Douchebag Alert!

Man do I hate this post. Let me count the ways:

Basic Math:

I’d say I correctly broke down how a dollar  of insurance premium gets distributed, but I made two errors. I stand by the main cost being claims and brokerage. I glossed over the breakdown of the rest, though. There’s profits (5%), Reinsurance (5-10%) and internal expenses (5-15%).

Different Reality:

The internal expense portion is massively dominated by one function: regulation. In the US, there are fifty regulators a nationwide carrier needs to cozy up to. FIFTY. Insurers are NOT just pools of capital. They are money + regulation passing machines. That function is pretty resilient to ‘streamlining’.

No Balls:

So why did I decide that the smallest share of premium is the one to automate? The fat is in the brokerage because they have the power over the business.

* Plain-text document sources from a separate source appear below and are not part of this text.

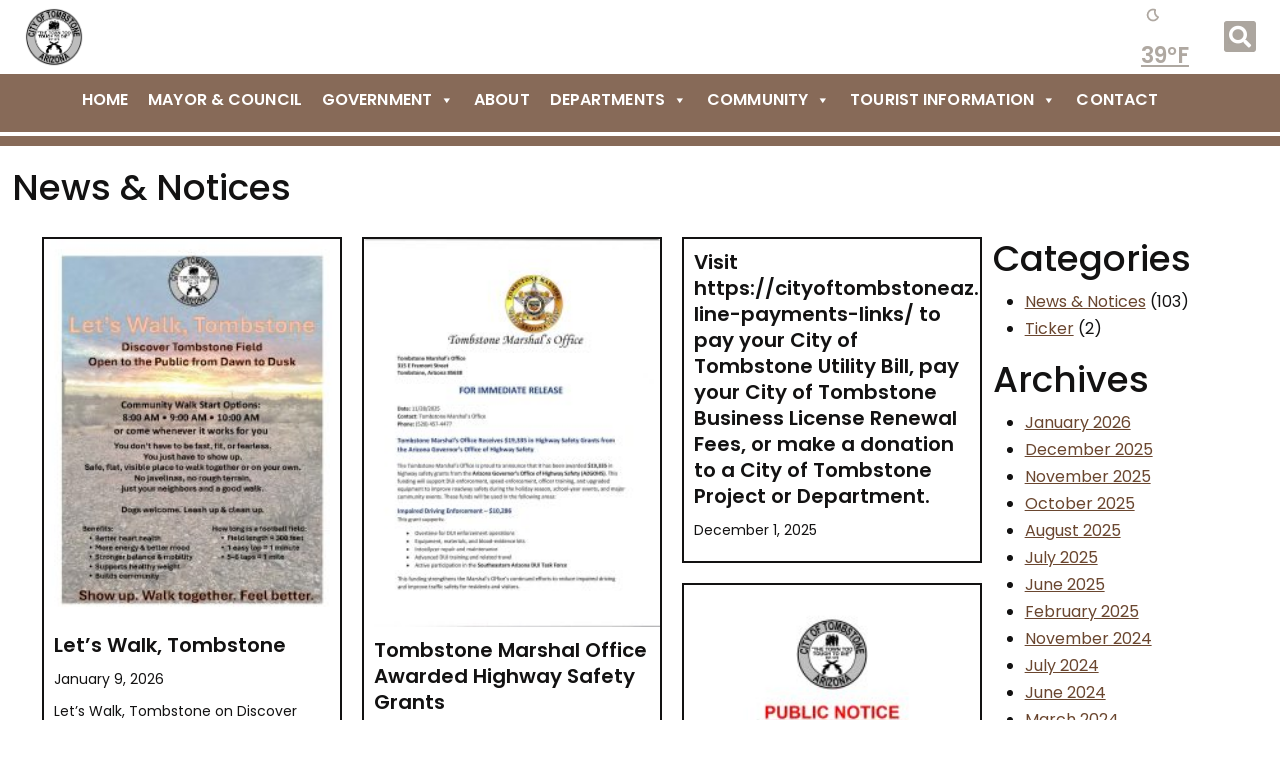

--- FILE ---
content_type: text/javascript
request_url: https://cityoftombstoneaz.gov/wp-content/plugins/tw-events-homepage-seo-main/assets/js/tw-events-process-month.js?ver=1.0
body_size: -254
content:
function twEventsProcessMonth(data) {
 jQuery.ajax({
        type: "post",
        url: calendar_ajax_obj.ajaxurl,
        cache: false,
        data: {action: "tw_events_process_month", date: data},
        beforeSend: function( xhr ) {
            jQuery("#calumet_calendar .spinner_ajax").show();
            jQuery("#calumet_calendar .table").html('');
        },
        success: function (response) {
            jQuery("#calumet_calendar .spinner_ajax").hide();
            jQuery("#calumet_calendar").html('');
            jQuery("#calumet_calendar").html(response);
            jQuery('[data-toggle="tooltip"]').tooltip();
        }
    });
}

Facile Business Fantasy (I really hate this part):

‘Silicon Valley’? WTF are they going to do for you? Social networking or cloud computing? You going to improve our process by outsourcing it? The key problem here is that if someone else has an idea that’s great for insurers, they should just start an insurance company. All you’d bring to the table is regulatory expertise and work flow systems. Not very impressive is it?

All the money is in the distribution network. Forget insurance. Find a way to take out the broker and let the insurers play with the regulators.

This is why I was worried about writing more. I start slinging stuff out the door and only later realize it’s shit.